- Killinaspick Location in Ireland
- Coordinates: 52°21′08″N 7°15′21″W﻿ / ﻿52.352119°N 7.255783°W
- Country: Ireland
- Province: Leinster
- County: County Kilkenny
- Time zone: UTC+0 (WET)
- • Summer (DST): UTC-1 (IST (WEST))
- Website: www.kilkennycoco.ie/eng/

= Killinaspick =

Killinaspick is a small village in the south of County Kilkenny, Ireland. Its name is also sometimes spelt Killinaspic, Killnaspic or Kilnaspic.

Killinaspick is situated in the north of Mooncoin parish. It borders the parishes of Mullinavat, Piltown and Kilmacow.

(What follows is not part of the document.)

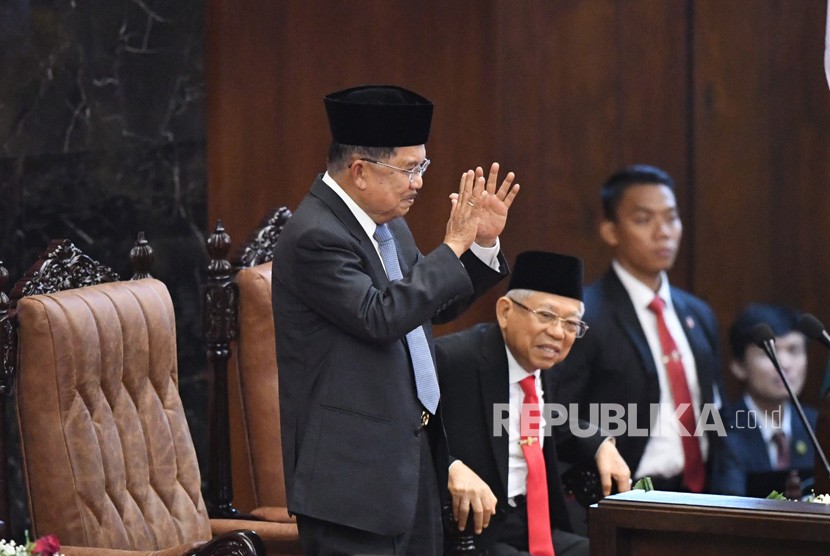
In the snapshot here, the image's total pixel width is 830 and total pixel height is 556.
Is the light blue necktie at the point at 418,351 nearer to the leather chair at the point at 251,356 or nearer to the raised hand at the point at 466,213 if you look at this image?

Killinaspick Catholic church is situated on the slope of the Walsh hills overlooking the parish. It was built in the mid-19th century. A tablet in the gable end of the current building, which stands south of the ancient site, states that it was built in 1866. Killinaspick church replaced the old church and graveyard in the adjoining hamlet called Tubrid. The church is one of three in the parish of Mooncoin, the other two being at Mooncoin itself and Carigeen.

The main focus of the village is the crossroads, from which Tubrid Road leads to the village church and graveyard by a bridge over a stream. A missionary stone and Millennium plaque is located near the bridge.

The village used to have a local shop, run by the Aylward family, but this closed in the early 1980s.